2. Gregoratos G, Cheitlin MD, Conill A, Epstein AE, Fellows C, Ferguson TB Jr., et al.: ACC/AHA guidelines for implantation of cardiac pacemakers and antiarrhythmia devices: Executive summary—a report of the American College of Cardiology/American Heart Association Task Force on Practice Guidelines (Committee on Pacemaker Implantation). Circulation 1998; 97(13):1325–35.

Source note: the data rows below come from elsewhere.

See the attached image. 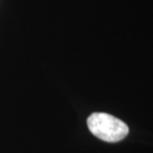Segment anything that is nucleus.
<instances>
[{"mask_svg":"<svg viewBox=\"0 0 153 153\" xmlns=\"http://www.w3.org/2000/svg\"><path fill=\"white\" fill-rule=\"evenodd\" d=\"M87 124L96 137L107 142L120 141L128 133V127L125 122L104 112L92 113L87 119Z\"/></svg>","mask_w":153,"mask_h":153,"instance_id":"1","label":"nucleus"}]
</instances>
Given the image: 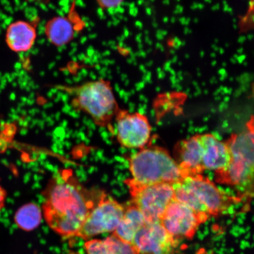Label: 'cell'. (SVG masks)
Segmentation results:
<instances>
[{
    "label": "cell",
    "instance_id": "6da1fadb",
    "mask_svg": "<svg viewBox=\"0 0 254 254\" xmlns=\"http://www.w3.org/2000/svg\"><path fill=\"white\" fill-rule=\"evenodd\" d=\"M104 194L85 189L70 170H60L51 179L43 193L44 218L60 236L75 237Z\"/></svg>",
    "mask_w": 254,
    "mask_h": 254
},
{
    "label": "cell",
    "instance_id": "7c38bea8",
    "mask_svg": "<svg viewBox=\"0 0 254 254\" xmlns=\"http://www.w3.org/2000/svg\"><path fill=\"white\" fill-rule=\"evenodd\" d=\"M203 154L202 164L204 170L214 171L215 174L227 169L231 155L227 142H222L212 134L199 135Z\"/></svg>",
    "mask_w": 254,
    "mask_h": 254
},
{
    "label": "cell",
    "instance_id": "9a60e30c",
    "mask_svg": "<svg viewBox=\"0 0 254 254\" xmlns=\"http://www.w3.org/2000/svg\"><path fill=\"white\" fill-rule=\"evenodd\" d=\"M145 223L144 215L131 202L125 206V214L113 235L123 242L131 245L136 234Z\"/></svg>",
    "mask_w": 254,
    "mask_h": 254
},
{
    "label": "cell",
    "instance_id": "ac0fdd59",
    "mask_svg": "<svg viewBox=\"0 0 254 254\" xmlns=\"http://www.w3.org/2000/svg\"><path fill=\"white\" fill-rule=\"evenodd\" d=\"M96 1L101 8L111 9L118 8L123 4L124 0H96Z\"/></svg>",
    "mask_w": 254,
    "mask_h": 254
},
{
    "label": "cell",
    "instance_id": "7a4b0ae2",
    "mask_svg": "<svg viewBox=\"0 0 254 254\" xmlns=\"http://www.w3.org/2000/svg\"><path fill=\"white\" fill-rule=\"evenodd\" d=\"M231 159L227 169L215 174L218 183L233 187L237 198L254 197V117L242 132L227 141Z\"/></svg>",
    "mask_w": 254,
    "mask_h": 254
},
{
    "label": "cell",
    "instance_id": "8992f818",
    "mask_svg": "<svg viewBox=\"0 0 254 254\" xmlns=\"http://www.w3.org/2000/svg\"><path fill=\"white\" fill-rule=\"evenodd\" d=\"M125 211V206L104 193L75 237L87 240L98 234L115 231Z\"/></svg>",
    "mask_w": 254,
    "mask_h": 254
},
{
    "label": "cell",
    "instance_id": "ba28073f",
    "mask_svg": "<svg viewBox=\"0 0 254 254\" xmlns=\"http://www.w3.org/2000/svg\"><path fill=\"white\" fill-rule=\"evenodd\" d=\"M181 183L193 193L210 216L220 215L233 203L240 201L237 197L228 195L202 174L187 177Z\"/></svg>",
    "mask_w": 254,
    "mask_h": 254
},
{
    "label": "cell",
    "instance_id": "ffe728a7",
    "mask_svg": "<svg viewBox=\"0 0 254 254\" xmlns=\"http://www.w3.org/2000/svg\"><path fill=\"white\" fill-rule=\"evenodd\" d=\"M9 146V140L5 136L0 135V155L7 150Z\"/></svg>",
    "mask_w": 254,
    "mask_h": 254
},
{
    "label": "cell",
    "instance_id": "5bb4252c",
    "mask_svg": "<svg viewBox=\"0 0 254 254\" xmlns=\"http://www.w3.org/2000/svg\"><path fill=\"white\" fill-rule=\"evenodd\" d=\"M37 38L33 24L17 21L9 24L5 33V42L9 49L15 53L27 52L33 48Z\"/></svg>",
    "mask_w": 254,
    "mask_h": 254
},
{
    "label": "cell",
    "instance_id": "9c48e42d",
    "mask_svg": "<svg viewBox=\"0 0 254 254\" xmlns=\"http://www.w3.org/2000/svg\"><path fill=\"white\" fill-rule=\"evenodd\" d=\"M178 244L161 222H146L131 244L136 254H173Z\"/></svg>",
    "mask_w": 254,
    "mask_h": 254
},
{
    "label": "cell",
    "instance_id": "e0dca14e",
    "mask_svg": "<svg viewBox=\"0 0 254 254\" xmlns=\"http://www.w3.org/2000/svg\"><path fill=\"white\" fill-rule=\"evenodd\" d=\"M16 225L21 230L31 231L39 226L42 220V212L38 205L27 203L16 211L14 216Z\"/></svg>",
    "mask_w": 254,
    "mask_h": 254
},
{
    "label": "cell",
    "instance_id": "4fadbf2b",
    "mask_svg": "<svg viewBox=\"0 0 254 254\" xmlns=\"http://www.w3.org/2000/svg\"><path fill=\"white\" fill-rule=\"evenodd\" d=\"M78 15L58 16L54 17L46 24L45 34L48 40L54 46L62 47L66 45L74 39L76 33L80 28Z\"/></svg>",
    "mask_w": 254,
    "mask_h": 254
},
{
    "label": "cell",
    "instance_id": "2e32d148",
    "mask_svg": "<svg viewBox=\"0 0 254 254\" xmlns=\"http://www.w3.org/2000/svg\"><path fill=\"white\" fill-rule=\"evenodd\" d=\"M84 247L87 254H136L131 245L123 242L114 235L103 240L88 241Z\"/></svg>",
    "mask_w": 254,
    "mask_h": 254
},
{
    "label": "cell",
    "instance_id": "30bf717a",
    "mask_svg": "<svg viewBox=\"0 0 254 254\" xmlns=\"http://www.w3.org/2000/svg\"><path fill=\"white\" fill-rule=\"evenodd\" d=\"M161 223L171 236L179 240L192 239L203 222L191 209L174 199L165 211Z\"/></svg>",
    "mask_w": 254,
    "mask_h": 254
},
{
    "label": "cell",
    "instance_id": "d6986e66",
    "mask_svg": "<svg viewBox=\"0 0 254 254\" xmlns=\"http://www.w3.org/2000/svg\"><path fill=\"white\" fill-rule=\"evenodd\" d=\"M7 195V193L5 190L0 184V212L4 208Z\"/></svg>",
    "mask_w": 254,
    "mask_h": 254
},
{
    "label": "cell",
    "instance_id": "5b68a950",
    "mask_svg": "<svg viewBox=\"0 0 254 254\" xmlns=\"http://www.w3.org/2000/svg\"><path fill=\"white\" fill-rule=\"evenodd\" d=\"M125 184L131 196V202L141 212L146 222H161L168 206L174 199L173 185H141L131 179L126 180Z\"/></svg>",
    "mask_w": 254,
    "mask_h": 254
},
{
    "label": "cell",
    "instance_id": "277c9868",
    "mask_svg": "<svg viewBox=\"0 0 254 254\" xmlns=\"http://www.w3.org/2000/svg\"><path fill=\"white\" fill-rule=\"evenodd\" d=\"M129 170L131 179L141 185H174L186 177L168 151L158 146H147L132 155Z\"/></svg>",
    "mask_w": 254,
    "mask_h": 254
},
{
    "label": "cell",
    "instance_id": "8fae6325",
    "mask_svg": "<svg viewBox=\"0 0 254 254\" xmlns=\"http://www.w3.org/2000/svg\"><path fill=\"white\" fill-rule=\"evenodd\" d=\"M202 147L199 135H195L180 141L175 147L177 163L186 177L196 176L203 173Z\"/></svg>",
    "mask_w": 254,
    "mask_h": 254
},
{
    "label": "cell",
    "instance_id": "52a82bcc",
    "mask_svg": "<svg viewBox=\"0 0 254 254\" xmlns=\"http://www.w3.org/2000/svg\"><path fill=\"white\" fill-rule=\"evenodd\" d=\"M117 140L122 147L142 149L151 140V127L144 114L120 110L116 116Z\"/></svg>",
    "mask_w": 254,
    "mask_h": 254
},
{
    "label": "cell",
    "instance_id": "3957f363",
    "mask_svg": "<svg viewBox=\"0 0 254 254\" xmlns=\"http://www.w3.org/2000/svg\"><path fill=\"white\" fill-rule=\"evenodd\" d=\"M58 88L70 96L75 109L88 114L101 127H110L120 110L113 87L107 79H98L75 85H62Z\"/></svg>",
    "mask_w": 254,
    "mask_h": 254
}]
</instances>
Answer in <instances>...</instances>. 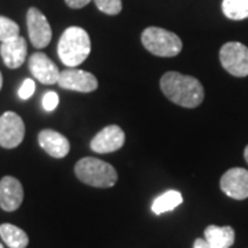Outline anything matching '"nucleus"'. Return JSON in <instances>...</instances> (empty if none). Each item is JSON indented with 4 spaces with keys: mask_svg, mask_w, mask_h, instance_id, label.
<instances>
[{
    "mask_svg": "<svg viewBox=\"0 0 248 248\" xmlns=\"http://www.w3.org/2000/svg\"><path fill=\"white\" fill-rule=\"evenodd\" d=\"M0 236L10 248H27L29 244L27 233L11 223L0 225Z\"/></svg>",
    "mask_w": 248,
    "mask_h": 248,
    "instance_id": "16",
    "label": "nucleus"
},
{
    "mask_svg": "<svg viewBox=\"0 0 248 248\" xmlns=\"http://www.w3.org/2000/svg\"><path fill=\"white\" fill-rule=\"evenodd\" d=\"M204 239L211 248H231L234 244V231L231 226L210 225L204 231Z\"/></svg>",
    "mask_w": 248,
    "mask_h": 248,
    "instance_id": "15",
    "label": "nucleus"
},
{
    "mask_svg": "<svg viewBox=\"0 0 248 248\" xmlns=\"http://www.w3.org/2000/svg\"><path fill=\"white\" fill-rule=\"evenodd\" d=\"M19 36V27L17 22L7 17L0 16V42H7Z\"/></svg>",
    "mask_w": 248,
    "mask_h": 248,
    "instance_id": "19",
    "label": "nucleus"
},
{
    "mask_svg": "<svg viewBox=\"0 0 248 248\" xmlns=\"http://www.w3.org/2000/svg\"><path fill=\"white\" fill-rule=\"evenodd\" d=\"M94 3L99 11L108 16H117L123 9L122 0H94Z\"/></svg>",
    "mask_w": 248,
    "mask_h": 248,
    "instance_id": "20",
    "label": "nucleus"
},
{
    "mask_svg": "<svg viewBox=\"0 0 248 248\" xmlns=\"http://www.w3.org/2000/svg\"><path fill=\"white\" fill-rule=\"evenodd\" d=\"M27 40L21 36L7 40V42H3L0 46V55L3 58L4 65L10 69L19 68L27 60Z\"/></svg>",
    "mask_w": 248,
    "mask_h": 248,
    "instance_id": "13",
    "label": "nucleus"
},
{
    "mask_svg": "<svg viewBox=\"0 0 248 248\" xmlns=\"http://www.w3.org/2000/svg\"><path fill=\"white\" fill-rule=\"evenodd\" d=\"M125 135L119 125H107L91 140L90 148L95 153H112L119 151L124 145Z\"/></svg>",
    "mask_w": 248,
    "mask_h": 248,
    "instance_id": "10",
    "label": "nucleus"
},
{
    "mask_svg": "<svg viewBox=\"0 0 248 248\" xmlns=\"http://www.w3.org/2000/svg\"><path fill=\"white\" fill-rule=\"evenodd\" d=\"M27 25L31 43L36 48H45L46 46H48V43L51 42L53 31L46 16L40 10L36 7H31L28 10Z\"/></svg>",
    "mask_w": 248,
    "mask_h": 248,
    "instance_id": "7",
    "label": "nucleus"
},
{
    "mask_svg": "<svg viewBox=\"0 0 248 248\" xmlns=\"http://www.w3.org/2000/svg\"><path fill=\"white\" fill-rule=\"evenodd\" d=\"M91 42L89 33L79 27L65 29L58 42V55L68 68H76L90 55Z\"/></svg>",
    "mask_w": 248,
    "mask_h": 248,
    "instance_id": "2",
    "label": "nucleus"
},
{
    "mask_svg": "<svg viewBox=\"0 0 248 248\" xmlns=\"http://www.w3.org/2000/svg\"><path fill=\"white\" fill-rule=\"evenodd\" d=\"M222 192L234 200H244L248 197V171L246 169L228 170L219 182Z\"/></svg>",
    "mask_w": 248,
    "mask_h": 248,
    "instance_id": "9",
    "label": "nucleus"
},
{
    "mask_svg": "<svg viewBox=\"0 0 248 248\" xmlns=\"http://www.w3.org/2000/svg\"><path fill=\"white\" fill-rule=\"evenodd\" d=\"M1 86H3V76H1V73H0V90H1Z\"/></svg>",
    "mask_w": 248,
    "mask_h": 248,
    "instance_id": "26",
    "label": "nucleus"
},
{
    "mask_svg": "<svg viewBox=\"0 0 248 248\" xmlns=\"http://www.w3.org/2000/svg\"><path fill=\"white\" fill-rule=\"evenodd\" d=\"M193 248H211L210 244L205 241V239H196L195 244H193Z\"/></svg>",
    "mask_w": 248,
    "mask_h": 248,
    "instance_id": "24",
    "label": "nucleus"
},
{
    "mask_svg": "<svg viewBox=\"0 0 248 248\" xmlns=\"http://www.w3.org/2000/svg\"><path fill=\"white\" fill-rule=\"evenodd\" d=\"M33 93H35V81L32 79H25L22 86L18 90V97L25 101V99H29L32 97Z\"/></svg>",
    "mask_w": 248,
    "mask_h": 248,
    "instance_id": "22",
    "label": "nucleus"
},
{
    "mask_svg": "<svg viewBox=\"0 0 248 248\" xmlns=\"http://www.w3.org/2000/svg\"><path fill=\"white\" fill-rule=\"evenodd\" d=\"M143 47L156 57H175L182 50L179 36L159 27L146 28L141 36Z\"/></svg>",
    "mask_w": 248,
    "mask_h": 248,
    "instance_id": "4",
    "label": "nucleus"
},
{
    "mask_svg": "<svg viewBox=\"0 0 248 248\" xmlns=\"http://www.w3.org/2000/svg\"><path fill=\"white\" fill-rule=\"evenodd\" d=\"M24 200V189L21 182L14 177H4L0 181V207L13 213L18 210Z\"/></svg>",
    "mask_w": 248,
    "mask_h": 248,
    "instance_id": "11",
    "label": "nucleus"
},
{
    "mask_svg": "<svg viewBox=\"0 0 248 248\" xmlns=\"http://www.w3.org/2000/svg\"><path fill=\"white\" fill-rule=\"evenodd\" d=\"M75 174L83 184L94 187H112L117 182L113 166L95 157H83L75 167Z\"/></svg>",
    "mask_w": 248,
    "mask_h": 248,
    "instance_id": "3",
    "label": "nucleus"
},
{
    "mask_svg": "<svg viewBox=\"0 0 248 248\" xmlns=\"http://www.w3.org/2000/svg\"><path fill=\"white\" fill-rule=\"evenodd\" d=\"M219 60L225 71L236 78L248 76V47L239 42H229L222 46Z\"/></svg>",
    "mask_w": 248,
    "mask_h": 248,
    "instance_id": "5",
    "label": "nucleus"
},
{
    "mask_svg": "<svg viewBox=\"0 0 248 248\" xmlns=\"http://www.w3.org/2000/svg\"><path fill=\"white\" fill-rule=\"evenodd\" d=\"M222 13L233 21L248 18V0H222Z\"/></svg>",
    "mask_w": 248,
    "mask_h": 248,
    "instance_id": "18",
    "label": "nucleus"
},
{
    "mask_svg": "<svg viewBox=\"0 0 248 248\" xmlns=\"http://www.w3.org/2000/svg\"><path fill=\"white\" fill-rule=\"evenodd\" d=\"M0 248H4V247H3V244H1V243H0Z\"/></svg>",
    "mask_w": 248,
    "mask_h": 248,
    "instance_id": "27",
    "label": "nucleus"
},
{
    "mask_svg": "<svg viewBox=\"0 0 248 248\" xmlns=\"http://www.w3.org/2000/svg\"><path fill=\"white\" fill-rule=\"evenodd\" d=\"M29 71L43 84H55L60 79V69L45 53H35L29 58Z\"/></svg>",
    "mask_w": 248,
    "mask_h": 248,
    "instance_id": "12",
    "label": "nucleus"
},
{
    "mask_svg": "<svg viewBox=\"0 0 248 248\" xmlns=\"http://www.w3.org/2000/svg\"><path fill=\"white\" fill-rule=\"evenodd\" d=\"M39 145L45 149L47 155H50L54 159H62L65 157L69 149H71V143L68 141V138H65L62 134L54 130H43L39 133Z\"/></svg>",
    "mask_w": 248,
    "mask_h": 248,
    "instance_id": "14",
    "label": "nucleus"
},
{
    "mask_svg": "<svg viewBox=\"0 0 248 248\" xmlns=\"http://www.w3.org/2000/svg\"><path fill=\"white\" fill-rule=\"evenodd\" d=\"M61 89L78 91V93H93L98 87V80L89 72L80 71L78 68H69L60 73L57 83Z\"/></svg>",
    "mask_w": 248,
    "mask_h": 248,
    "instance_id": "8",
    "label": "nucleus"
},
{
    "mask_svg": "<svg viewBox=\"0 0 248 248\" xmlns=\"http://www.w3.org/2000/svg\"><path fill=\"white\" fill-rule=\"evenodd\" d=\"M90 1L93 0H65V3L71 7V9H83L84 6H87Z\"/></svg>",
    "mask_w": 248,
    "mask_h": 248,
    "instance_id": "23",
    "label": "nucleus"
},
{
    "mask_svg": "<svg viewBox=\"0 0 248 248\" xmlns=\"http://www.w3.org/2000/svg\"><path fill=\"white\" fill-rule=\"evenodd\" d=\"M160 89L171 102L182 108H197L204 99L202 83L193 76L167 72L160 79Z\"/></svg>",
    "mask_w": 248,
    "mask_h": 248,
    "instance_id": "1",
    "label": "nucleus"
},
{
    "mask_svg": "<svg viewBox=\"0 0 248 248\" xmlns=\"http://www.w3.org/2000/svg\"><path fill=\"white\" fill-rule=\"evenodd\" d=\"M182 202H184V197L178 190H167L153 200L152 211L156 215L170 213V211L175 210L179 204H182Z\"/></svg>",
    "mask_w": 248,
    "mask_h": 248,
    "instance_id": "17",
    "label": "nucleus"
},
{
    "mask_svg": "<svg viewBox=\"0 0 248 248\" xmlns=\"http://www.w3.org/2000/svg\"><path fill=\"white\" fill-rule=\"evenodd\" d=\"M244 159H246V161L248 163V145L246 146V149H244Z\"/></svg>",
    "mask_w": 248,
    "mask_h": 248,
    "instance_id": "25",
    "label": "nucleus"
},
{
    "mask_svg": "<svg viewBox=\"0 0 248 248\" xmlns=\"http://www.w3.org/2000/svg\"><path fill=\"white\" fill-rule=\"evenodd\" d=\"M25 137V124L21 116L14 112H6L0 117V146L14 149Z\"/></svg>",
    "mask_w": 248,
    "mask_h": 248,
    "instance_id": "6",
    "label": "nucleus"
},
{
    "mask_svg": "<svg viewBox=\"0 0 248 248\" xmlns=\"http://www.w3.org/2000/svg\"><path fill=\"white\" fill-rule=\"evenodd\" d=\"M58 104H60V97L54 91H47L43 99H42V105H43V109H45L46 112L55 110L57 107H58Z\"/></svg>",
    "mask_w": 248,
    "mask_h": 248,
    "instance_id": "21",
    "label": "nucleus"
}]
</instances>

3. Dodge A, Johnsrude CL, Backer CL, Mavroudis C, Deal BJ. Performance of steroid-eluting epicardial versus transvenous pacing leads in children with congenital heart disease. (Submitted).

4. Johnsrude CL, Backer CL, Deal BJ, Strasburger JF, Mavroudis C. Transmural atrial pacing in patients with postoperative congenital heart disease. J Cardiovasc Electrophysiol 1999;10:351–357.

5. Johnsrude CL, Deal BJ, Backer CL, Mavroudis C, Fischer M, Strasburger JF: Clinical experience with antitachycardia devices in patients with postoperative congenital heart disease. Pacing and Cardiac Electrophysiology 1997;20 (Part II):1052.

6. Case CL, Soloski MC, Gillette PC: Device therapy for arrhythmias. In Current Concepts In Diagnosis And Management Of Arrhythmias In Infants And Children, Deal, Wolff, Gelband (eds.), Armonk, NY: Futura Publishing Co., Inc., 1998.